Bebras Challenge Test was taken to understand students’ problem decomposition and pattern recognition skills before and after the CT game training. Considering that the subjects are college students with a fundamental programming foundation, and the difficulty of the competition is only up to 12-grade levels, eight questions, including four simple questions, three medium questions, and one difficult question, were chosen. The Bebra challenge questions from 2013 to 2016 were selected as pre-test and post-test to evaluate the two CT skills. After adding up the dimensions of each question and normalizing the aggregated scores to one hundred, we obtained the ability scores for the two dimensions (i.e., problem decomposition and pattern recognition) and the total computational thinking score. For example, the pre-test dimension contains six questions for problem decomposition and pattern recognition. The students correctly answered the first and second questions in the pre-test (q1: pattern recognition and problem decomposition, q3: pattern recognition). The total computational thinking skill score was 25, the problem decomposition skill score was 16.7 points, and the pattern recognition skill score was 33.3 points.

4. Results and Discussion

The independent sample t-test showed no significant difference in pre-test scores between the two groups (t(56.92) = 1.64, p = 0.106, d = 0.396). The students’ starting CT skills of the two groups showed no difference (Table 1).
The paired sample t-test for paired data showed that the post-test total score of Little Alchemy 2 was significantly larger than the total pre-test score (t(31) = −4.12, p = 0.000, d = 0.858), and the total post-test score of Dr. Sudoku was significantly larger than total pre-test score (t(43) = −4.48, p = 0.000, d = 0.832). The average post-test scores of Little Alchemy 2 and Dr. Sudoku had improved, and the average improvement score (i.e., the post-test score minus the pre-test score) of Little Alchemy 2 was greater than that of Dr. Sudoku (78.85 > 57.43) (Table 2).
Next, we try to analyze whether these two games have an improved effect on problem decomposition ability and pattern recognition ability. Paired sample t-test results showed that pre-test and post-test scores of problem decomposition (t(31) = −4.78, p = 0.000, d = 1.033) and pre-test and post-test scores of pattern recognition (t(31) = −2.85, p = 0.008, d = 0.572) were all the statistically significant difference. After playing the Little Alchemy 2 game, the problem decomposition score progressed from 50.00 to 76.04, and the pattern recognition score improved from 60.93 to 75.00 (Table 2). We analyzed the participants’ pre- and post-test performance and found that more than half of the students progressed their problem decomposition and pattern recognition scores after playing Little Alchemy 2 (Figure 5). Due to the lack of recognizable cues in this game-based learning environment, students were strongly driven to create new objects based on their exploration. This result shows that they use their world knowledge to drive their exploration.
In the Dr. Sudoku game, problem decomposition pre-test and post-test scores (t(43) = −4.65, p = 0.000, d = 0.847) were statistically significant differences. Problem decomposition scores had progressed from 63.25 to 81.81 (Table 2). However, the pattern recognition score had no statistically significant difference, and more than half of students’ pattern recognition scores decreased (Figure 6). This result suggested that filling in numbers from Dr. Sudoku to find the pattern was already familiar to college students, so there was no noticeable improvement.
Although CS students already have basic programming concepts of C and Java, the problem decomposition and pattern recognition abilities of CT skills can be effectively enhanced via the digital game (Little Alchemy 2) with self-control and self-exploration. Therefore, non-programming digital games should be added to the CS course to teach students CT abilities.

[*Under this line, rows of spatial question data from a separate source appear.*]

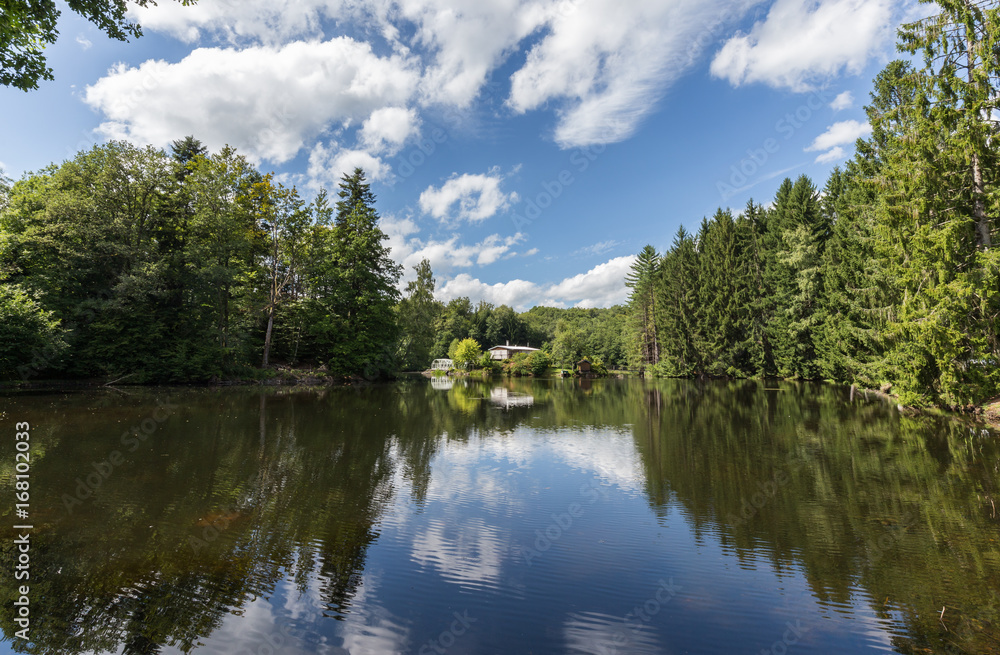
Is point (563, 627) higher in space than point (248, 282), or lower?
lower

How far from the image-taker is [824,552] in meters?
4.95

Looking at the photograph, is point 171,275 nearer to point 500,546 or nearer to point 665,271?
point 500,546

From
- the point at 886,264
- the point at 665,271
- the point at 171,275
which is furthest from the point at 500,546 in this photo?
the point at 665,271

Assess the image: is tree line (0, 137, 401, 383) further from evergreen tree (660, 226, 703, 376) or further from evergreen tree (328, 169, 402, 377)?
evergreen tree (660, 226, 703, 376)

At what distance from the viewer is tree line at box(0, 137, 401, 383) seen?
2030cm

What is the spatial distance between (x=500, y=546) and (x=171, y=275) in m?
26.6

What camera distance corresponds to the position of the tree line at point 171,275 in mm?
20297

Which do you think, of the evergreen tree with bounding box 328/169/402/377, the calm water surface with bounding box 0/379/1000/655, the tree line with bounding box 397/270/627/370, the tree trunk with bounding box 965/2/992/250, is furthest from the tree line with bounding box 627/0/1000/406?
the evergreen tree with bounding box 328/169/402/377

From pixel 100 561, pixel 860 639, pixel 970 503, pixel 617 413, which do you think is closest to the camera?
pixel 860 639

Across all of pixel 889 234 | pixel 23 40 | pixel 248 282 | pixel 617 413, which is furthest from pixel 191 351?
pixel 889 234

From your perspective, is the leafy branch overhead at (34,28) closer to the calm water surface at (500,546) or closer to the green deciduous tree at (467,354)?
the calm water surface at (500,546)

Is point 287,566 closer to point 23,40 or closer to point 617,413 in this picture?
point 23,40

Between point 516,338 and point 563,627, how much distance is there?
94492 millimetres

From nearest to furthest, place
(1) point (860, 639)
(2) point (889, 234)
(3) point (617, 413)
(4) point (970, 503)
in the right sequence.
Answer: (1) point (860, 639)
(4) point (970, 503)
(2) point (889, 234)
(3) point (617, 413)
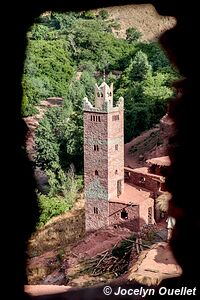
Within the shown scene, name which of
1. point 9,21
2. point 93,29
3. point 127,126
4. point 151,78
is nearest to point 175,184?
point 9,21

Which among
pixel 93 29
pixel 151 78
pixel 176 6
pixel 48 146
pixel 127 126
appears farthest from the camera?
pixel 93 29

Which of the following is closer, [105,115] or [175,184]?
[175,184]

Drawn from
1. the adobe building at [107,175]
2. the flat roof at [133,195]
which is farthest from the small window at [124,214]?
the flat roof at [133,195]

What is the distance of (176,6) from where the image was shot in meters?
1.81

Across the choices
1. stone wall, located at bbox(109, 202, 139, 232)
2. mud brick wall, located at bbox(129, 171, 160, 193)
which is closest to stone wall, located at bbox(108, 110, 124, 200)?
stone wall, located at bbox(109, 202, 139, 232)

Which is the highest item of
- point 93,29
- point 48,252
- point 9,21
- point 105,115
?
point 93,29

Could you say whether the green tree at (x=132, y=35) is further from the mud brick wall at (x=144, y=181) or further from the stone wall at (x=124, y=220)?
the stone wall at (x=124, y=220)

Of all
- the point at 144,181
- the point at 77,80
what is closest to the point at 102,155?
the point at 144,181

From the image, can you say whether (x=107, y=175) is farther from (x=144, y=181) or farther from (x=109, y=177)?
(x=144, y=181)

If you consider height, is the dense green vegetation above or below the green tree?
below

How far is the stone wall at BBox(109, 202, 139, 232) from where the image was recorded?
1839 centimetres

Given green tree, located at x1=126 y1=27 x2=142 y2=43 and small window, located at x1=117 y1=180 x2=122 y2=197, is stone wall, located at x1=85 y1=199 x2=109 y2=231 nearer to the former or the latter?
small window, located at x1=117 y1=180 x2=122 y2=197

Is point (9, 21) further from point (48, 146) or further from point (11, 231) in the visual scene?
point (48, 146)

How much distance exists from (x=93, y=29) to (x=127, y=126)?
59.5 ft
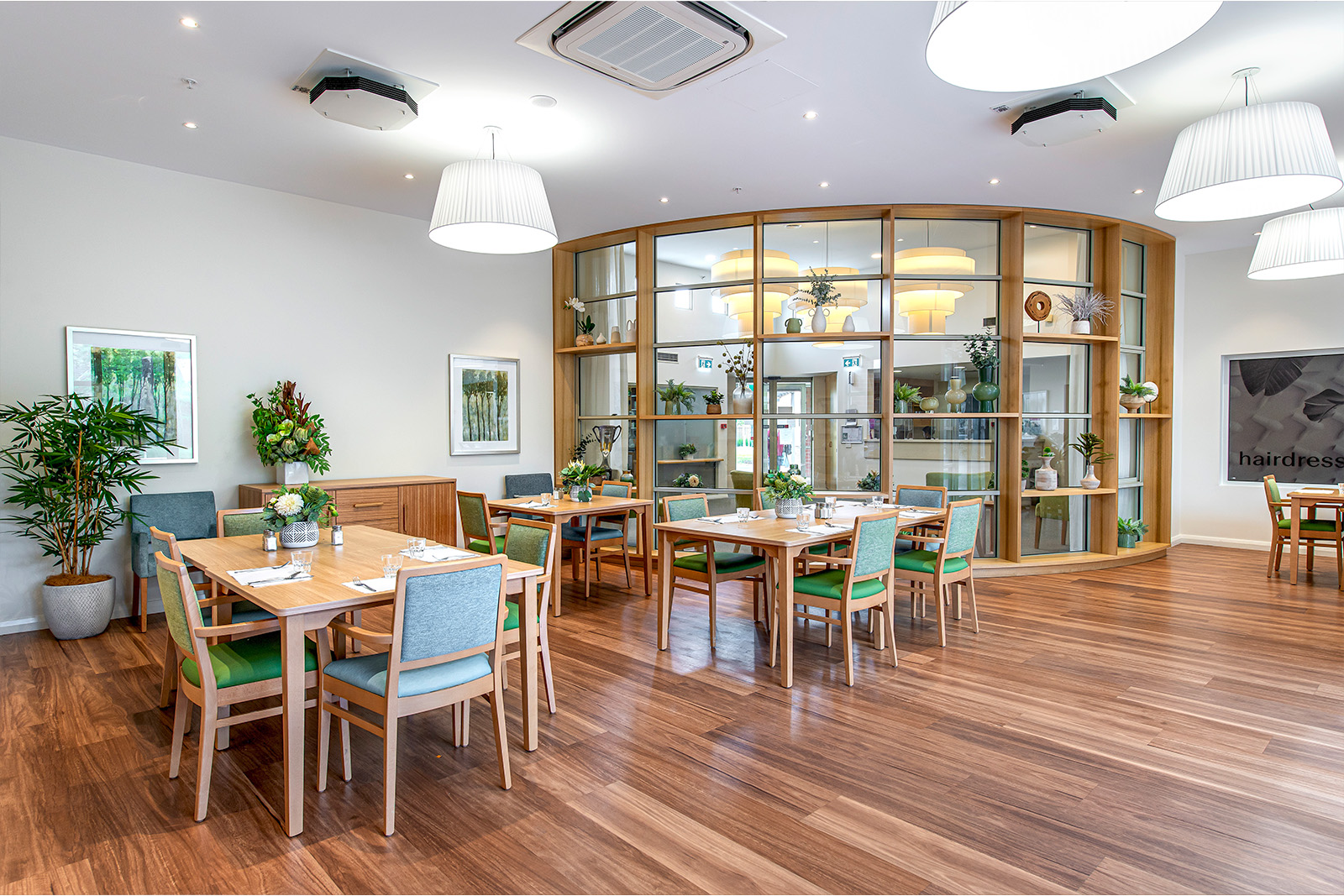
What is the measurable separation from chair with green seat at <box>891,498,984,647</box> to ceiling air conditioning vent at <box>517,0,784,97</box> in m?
3.06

5. Conclusions and Future Work

This paper investigated how the problem decomposition and pattern recognition of CT skills can be trained through specific digital games. This study found that utilizing non-programming digital games can promote computational thinking skills in college CS students. In addition, a digital game (Little Alchemy 2) with the function of free decomposition and integration can effectively improve the problem decomposition and pattern recognition ability. Since the experiment participants are only CS students, data can be collected from the School of Biology and Technology, the School of Foreign Language, and the School of Art and Design to analyze the benefits in the future.

Author Contributions

Conceptualization, L.-X.C. and C.-H.L.; methodology, L.-X.C. and S.-M.Y.; validation, L.-X.C.; S.-W.S. and M.-J.H.; formal analysis, L.-X.C. and S.-W.S.; writing—original draft preparation, L.-X.C. and S.-W.S.; writing—review and editing, L.-X.C. and C.-H.L.; visualization, L.-X.C. and M.-J.H.; project administration, S.-M.Y. All authors have read and agreed to the published version of the manuscript.

Funding

This work was partially funded by National Science and Technology Council Taiwan (grant number: 108-2511-H-009-009-MY3) and the High-level Talent Research Project at Fuzhou University of International Studies and Trade (grant no. FWKQJ201909).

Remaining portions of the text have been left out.